When Tempest is upset with me she tells me to go to my room for a time-out. Most of the time I just want to tell her “Child, you don’t even know how much I would love a time-out”
The thing about parenting, unlike every other job, is that you are always on. You are always in parent mode. There is never a time in my life that I can forget about being a parent. And there is always a possibility that I will have to get up to get some tiny human juice. (Or be interrupted while writing a blog post for a toddler to tell me they are tired, but don’t want to sleep). But when you are always on it means that you can never fully relax. Even when I am sleeping my brain is still hardwired to hear when someone might be getting up or crying.

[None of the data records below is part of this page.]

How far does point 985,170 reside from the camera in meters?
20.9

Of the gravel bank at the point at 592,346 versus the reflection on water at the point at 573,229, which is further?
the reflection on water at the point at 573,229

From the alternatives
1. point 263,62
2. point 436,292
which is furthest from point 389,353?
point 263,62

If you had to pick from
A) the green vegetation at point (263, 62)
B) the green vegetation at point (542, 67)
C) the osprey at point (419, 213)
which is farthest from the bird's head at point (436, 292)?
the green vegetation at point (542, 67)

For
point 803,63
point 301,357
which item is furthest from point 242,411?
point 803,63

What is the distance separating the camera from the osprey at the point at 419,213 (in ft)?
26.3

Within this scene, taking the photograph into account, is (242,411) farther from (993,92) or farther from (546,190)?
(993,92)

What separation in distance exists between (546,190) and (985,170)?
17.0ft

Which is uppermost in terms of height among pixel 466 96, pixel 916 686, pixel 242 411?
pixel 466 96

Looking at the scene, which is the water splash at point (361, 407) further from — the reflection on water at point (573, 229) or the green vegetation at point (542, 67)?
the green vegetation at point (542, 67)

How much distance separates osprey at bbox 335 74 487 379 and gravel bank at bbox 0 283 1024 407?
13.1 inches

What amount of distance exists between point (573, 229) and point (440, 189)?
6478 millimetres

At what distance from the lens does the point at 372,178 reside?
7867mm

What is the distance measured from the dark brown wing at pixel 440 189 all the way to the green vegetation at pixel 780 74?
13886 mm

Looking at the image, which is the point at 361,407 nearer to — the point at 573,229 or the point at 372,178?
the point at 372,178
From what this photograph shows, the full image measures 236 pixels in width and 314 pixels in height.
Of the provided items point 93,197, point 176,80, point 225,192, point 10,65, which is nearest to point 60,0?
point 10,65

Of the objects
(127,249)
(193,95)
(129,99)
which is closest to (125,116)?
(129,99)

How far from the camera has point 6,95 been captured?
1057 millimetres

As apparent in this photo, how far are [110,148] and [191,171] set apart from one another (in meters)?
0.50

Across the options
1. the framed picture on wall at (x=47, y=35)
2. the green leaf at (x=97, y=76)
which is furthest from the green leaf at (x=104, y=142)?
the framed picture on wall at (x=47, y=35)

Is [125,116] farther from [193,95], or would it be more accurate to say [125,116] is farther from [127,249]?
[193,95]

For someone like me, who grew up an only child, in a household where I got lots of alone time, this is crazy. I need alone time, even just to sit and do nothing, but mostly to be able to get my head together and be able to think again. I understand why mothers now frequently are absentminded and frantic. I now am one of them. Because there is always input coming at me. My life is a constant battle for just a second of peace and quiet. Frequently, this comes at night between midnight and one thirty in the morning, when Tempest is finally asleep and Alice has yet to wake up. But this is also the time when I know I should be sleeping, because I know that running on only 4 hours of sleep average isn’t good for my body. And I know that the large amount of energy drinks I am addicted to could probably fuel a rocket ship to the moon. But I need that moment. I need to cherish the silence (even if it is usually interrupted by husband snoring). So, I take it. Typically I don’t do more than play dumb games (usually nomograms if you must know) on my kindle because I don’t possess the brainpower to do much else. So, any time I get a few extra moments to sit in time-out, I’ll take them. Because parenting is hard, and doesn’t come with lunch breaks.